* _TASK INPUTS_:

▬▬▬▬▬▬

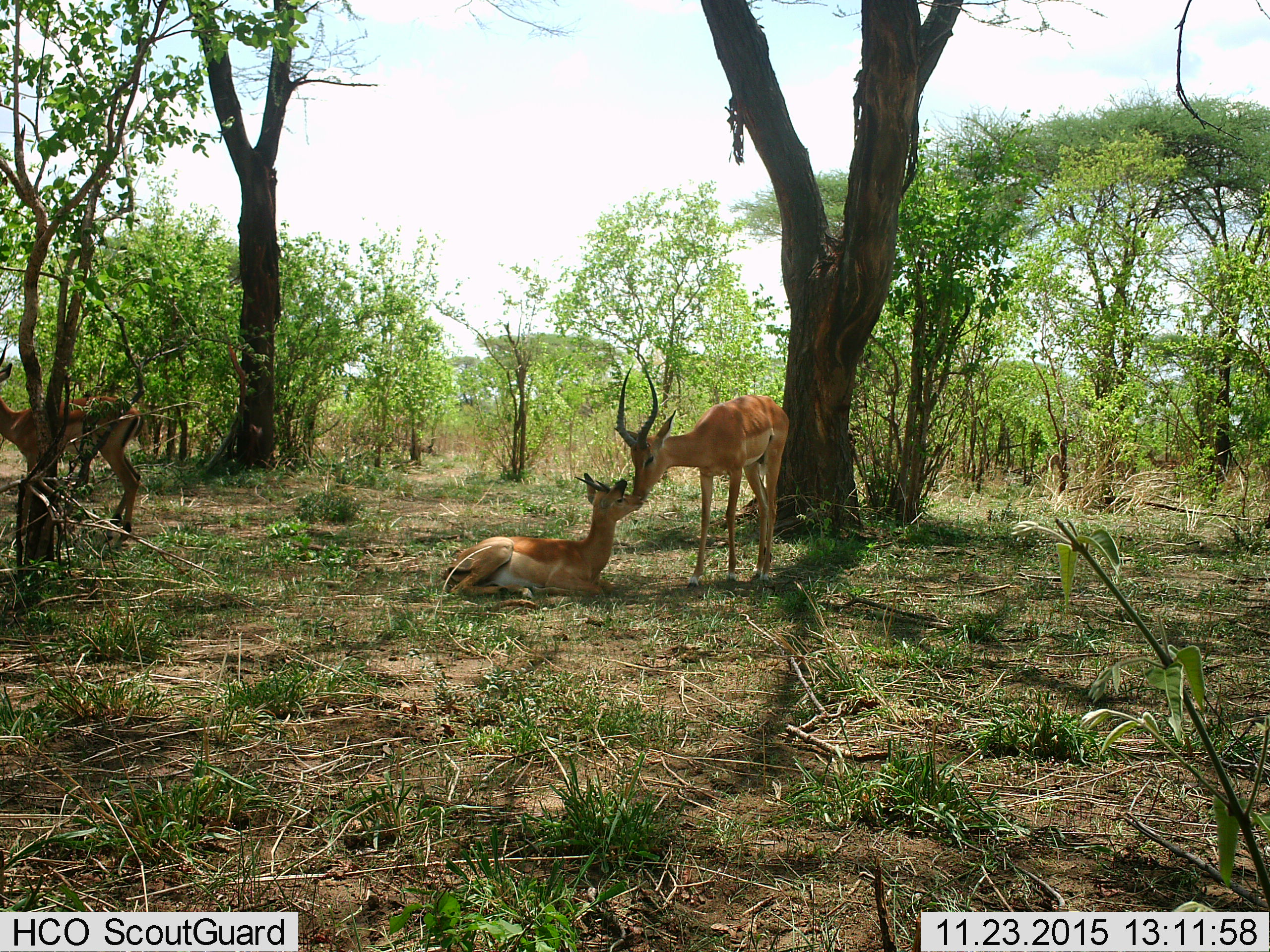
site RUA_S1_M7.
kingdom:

▬▬▬▬▬▬

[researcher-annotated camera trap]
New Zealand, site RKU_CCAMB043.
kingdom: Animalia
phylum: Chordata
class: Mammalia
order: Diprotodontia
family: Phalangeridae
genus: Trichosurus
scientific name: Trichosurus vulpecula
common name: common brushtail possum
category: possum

▬▬▬▬▬▬

Lines wanted from the listing above: the line with "class: Mammalia" up to and including the line with "category: possum". Please write them out exactly, adding nothing else.

class: Mammalia
order: Diprotodontia
family: Phalangeridae
genus: Trichosurus
scientific name: Trichosurus vulpecula
common name: common brushtail possum
category: possum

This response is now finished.